Militant attack in Jammu and Kashmir
Supporters of the Jammu Kashmir Liberation Front (JKLF), a separatist party, throw stones at Indian police during a protest in Srinagar (Reuters)

Heavily armed militants killed at least 12 people, including a lieutenant colonel in the Indian army and several policemen and soldiers, in attacks on a police station and an army outpost in India's Jammu and Kashmir state.

The separatists were said to be holed up in an army barracks after their killing spree and had been surrounded by security forces trying to prise them out.

In the early morning raid, the suicide commando squad, dressed in army fatigues, stormed Hiranagar police station, spraying bullets and lobbing grenades. Four policemen and two civilians were killed, initial reports said.

The militants went on to the neighbouring Samba district in a highjacked truck, after killing the driver, and attacked an army cantonment. They were not challenged at the gate, and went to the mess where they fired on unarmed soldiers.
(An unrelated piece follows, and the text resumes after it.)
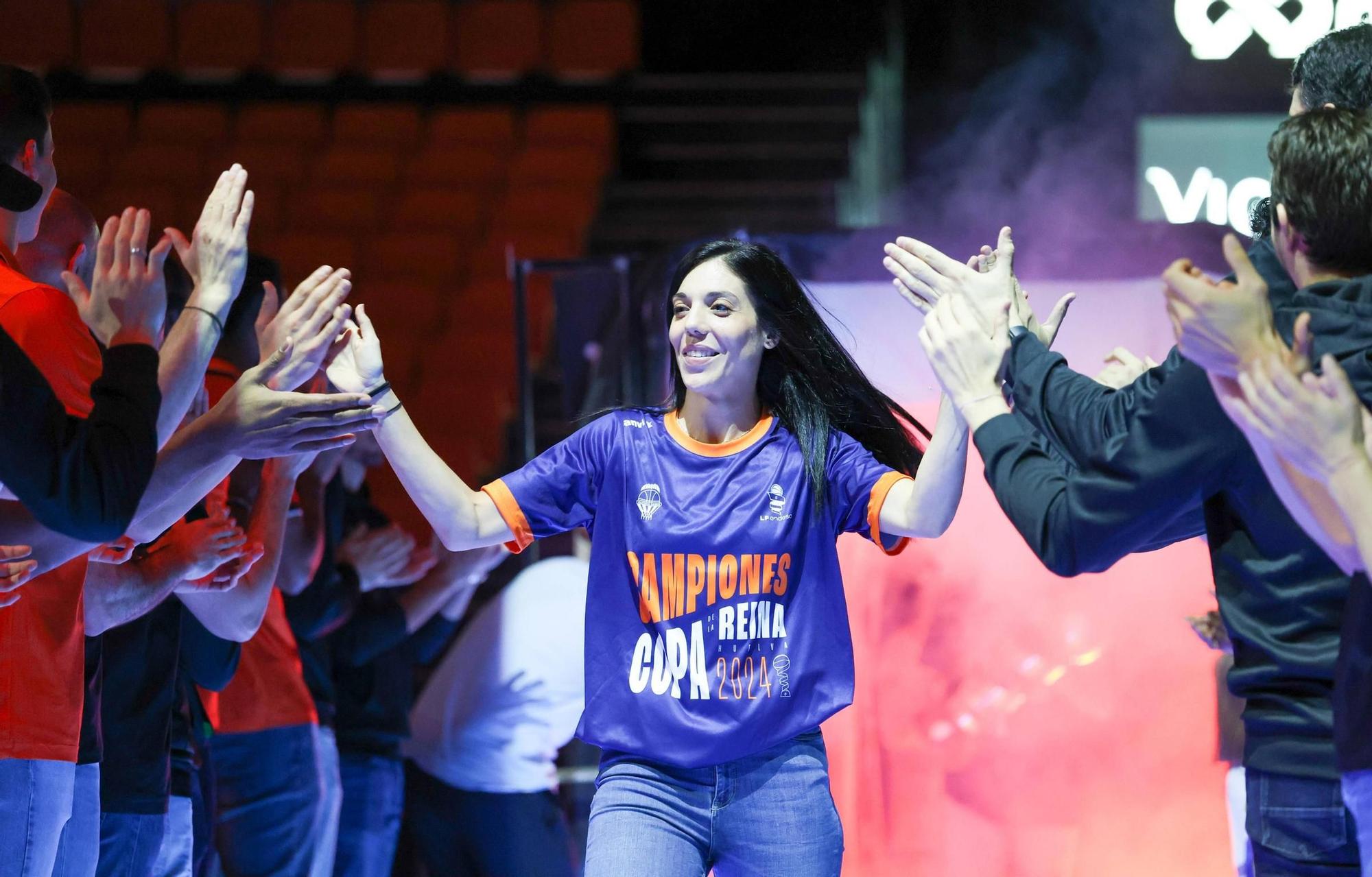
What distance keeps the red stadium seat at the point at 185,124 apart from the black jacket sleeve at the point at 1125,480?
7.70 meters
The death toll from the twin attacks could rise, reports suggested. The superintendent of police at Samba said the death toll could not be confirmed and that two explosions were heard at the army camp.

The militants, who are suspected to have infiltrated Indian Kashmir from Pakistan, were engaged in a gunfight with government forces. The Hiranagar police station is situated barely one kilometre from the border.

Rajesh Kumar, Inspector General of Police, said additional forces from the reserve police and army have been called up to bolster the offensive against the militants holed up in the army camp. Reports said two terrorists have been killed and that army helicopters were conducting areal surveillance.

The attack came a day after Indian prime minister Manmohan Singh said he would meet his Pakistani counterpart, Nawaz Sharif, in New York in a move seen as an effort to normalise relations between the nuclear-armed neighbours.

Historically, Kashmiri militants, who have been fighting against Indian control over the region for decades, are known to launch attacks whenever political leaderships in either country pushes ahead with the peace process.